Todo apunta a que es durante este importante abadiado cuando se finaliza el claustro de San Juan de la Peña, alrededor de las sustanciosas donaciones que Alfonso II regala al monasterio en 1177 y 1182. Esta obra habría contado así mismo con el apoyo del gran benefactor del maestro, el obispo Pedro Torroja, si hemos de creer al religioso del siglo xviii padre Ramón de Huesca, cuando advierte que este prelado “concurrió con mucha complacencia y limosnas” a la “fábrica” de San Juan de la Peña. Tenemos al menos la certeza de que Pedro Torroja y el abad Dodón se conocían, ya que ambos concurrieron en diciembre de 1179 a la consagración de la iglesia de Santiago en Luna (Zaragoza), sede de un priorato dependiente de San Juan de la Peña.
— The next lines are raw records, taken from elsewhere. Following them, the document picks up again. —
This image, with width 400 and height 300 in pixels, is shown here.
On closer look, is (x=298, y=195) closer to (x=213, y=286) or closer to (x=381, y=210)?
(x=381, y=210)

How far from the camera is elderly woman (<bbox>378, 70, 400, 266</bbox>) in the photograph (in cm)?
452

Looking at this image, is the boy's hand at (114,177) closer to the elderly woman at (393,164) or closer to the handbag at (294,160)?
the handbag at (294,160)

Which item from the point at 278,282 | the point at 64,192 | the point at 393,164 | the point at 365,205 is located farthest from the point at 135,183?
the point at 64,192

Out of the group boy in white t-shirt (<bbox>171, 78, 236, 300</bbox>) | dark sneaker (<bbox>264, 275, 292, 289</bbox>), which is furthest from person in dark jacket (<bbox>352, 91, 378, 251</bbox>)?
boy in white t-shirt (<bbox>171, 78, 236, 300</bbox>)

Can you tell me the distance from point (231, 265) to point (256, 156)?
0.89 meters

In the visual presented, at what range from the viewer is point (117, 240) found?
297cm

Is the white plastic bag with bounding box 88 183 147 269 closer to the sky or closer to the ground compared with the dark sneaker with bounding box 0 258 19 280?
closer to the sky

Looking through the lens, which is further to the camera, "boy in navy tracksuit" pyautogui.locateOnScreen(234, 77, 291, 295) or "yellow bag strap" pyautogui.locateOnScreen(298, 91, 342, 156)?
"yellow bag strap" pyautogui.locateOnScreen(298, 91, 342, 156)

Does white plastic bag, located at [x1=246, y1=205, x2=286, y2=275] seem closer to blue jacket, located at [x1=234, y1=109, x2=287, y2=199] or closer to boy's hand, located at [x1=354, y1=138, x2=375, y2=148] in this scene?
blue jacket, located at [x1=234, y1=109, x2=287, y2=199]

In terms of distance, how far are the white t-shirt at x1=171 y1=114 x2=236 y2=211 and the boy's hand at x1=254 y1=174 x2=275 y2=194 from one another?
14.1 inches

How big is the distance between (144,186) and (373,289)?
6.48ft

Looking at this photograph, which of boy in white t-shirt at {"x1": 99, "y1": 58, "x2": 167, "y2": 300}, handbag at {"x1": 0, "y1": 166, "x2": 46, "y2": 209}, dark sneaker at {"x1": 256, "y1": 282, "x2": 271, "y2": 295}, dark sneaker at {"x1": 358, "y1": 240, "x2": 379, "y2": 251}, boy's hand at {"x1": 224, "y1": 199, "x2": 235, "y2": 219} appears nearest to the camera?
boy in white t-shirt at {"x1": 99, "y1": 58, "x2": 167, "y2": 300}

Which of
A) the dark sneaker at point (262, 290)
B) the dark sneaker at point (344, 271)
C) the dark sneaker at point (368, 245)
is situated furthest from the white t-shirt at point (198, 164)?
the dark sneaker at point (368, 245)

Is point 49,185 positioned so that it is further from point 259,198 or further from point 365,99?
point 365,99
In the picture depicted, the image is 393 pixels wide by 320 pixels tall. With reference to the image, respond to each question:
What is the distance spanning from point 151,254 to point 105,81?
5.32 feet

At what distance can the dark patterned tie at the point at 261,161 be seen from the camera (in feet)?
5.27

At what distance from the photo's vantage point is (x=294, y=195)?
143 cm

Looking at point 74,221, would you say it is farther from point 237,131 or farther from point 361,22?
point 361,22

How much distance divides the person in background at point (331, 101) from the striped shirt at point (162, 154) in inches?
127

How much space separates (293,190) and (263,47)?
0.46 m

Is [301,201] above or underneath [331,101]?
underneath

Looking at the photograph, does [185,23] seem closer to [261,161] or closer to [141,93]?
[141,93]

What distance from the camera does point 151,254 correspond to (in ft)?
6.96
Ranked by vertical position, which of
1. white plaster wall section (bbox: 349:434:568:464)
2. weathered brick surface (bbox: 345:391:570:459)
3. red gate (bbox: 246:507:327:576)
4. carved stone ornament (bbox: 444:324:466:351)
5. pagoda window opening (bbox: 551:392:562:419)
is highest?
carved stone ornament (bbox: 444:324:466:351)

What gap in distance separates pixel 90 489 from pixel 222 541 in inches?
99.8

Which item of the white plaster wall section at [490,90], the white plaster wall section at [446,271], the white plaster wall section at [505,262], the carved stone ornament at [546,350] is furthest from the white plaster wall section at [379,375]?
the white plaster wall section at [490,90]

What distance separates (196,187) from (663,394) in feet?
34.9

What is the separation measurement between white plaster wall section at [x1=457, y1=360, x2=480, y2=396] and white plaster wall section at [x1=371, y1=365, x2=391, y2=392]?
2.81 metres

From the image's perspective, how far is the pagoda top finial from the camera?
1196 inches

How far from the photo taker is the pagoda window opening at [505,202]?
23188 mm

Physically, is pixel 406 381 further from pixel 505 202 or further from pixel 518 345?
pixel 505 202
Cabe pensar que la obra estuviera finalizada o próxima a su conclusión en el año 1184, cuando fallece el obispo Pedro Torroja. Este hecho debió suponer un cambio para el autor de sus capiteles, ya que si hasta entonces había trabajado al servicio de la poderosa familia Torroja y el rey de Aragón, a partir de ese momento realiza encargos en iglesias pertenecientes al monasterio de San Juan de la Peña, como eran las de San Nicolás de El Frago y Santiago de Agüero, y en otros templos situados en su área de influencia, dependientes de la diócesis de Pamplona, como eran San Salvador de Luesia y Santa María la Real de Sangüesa.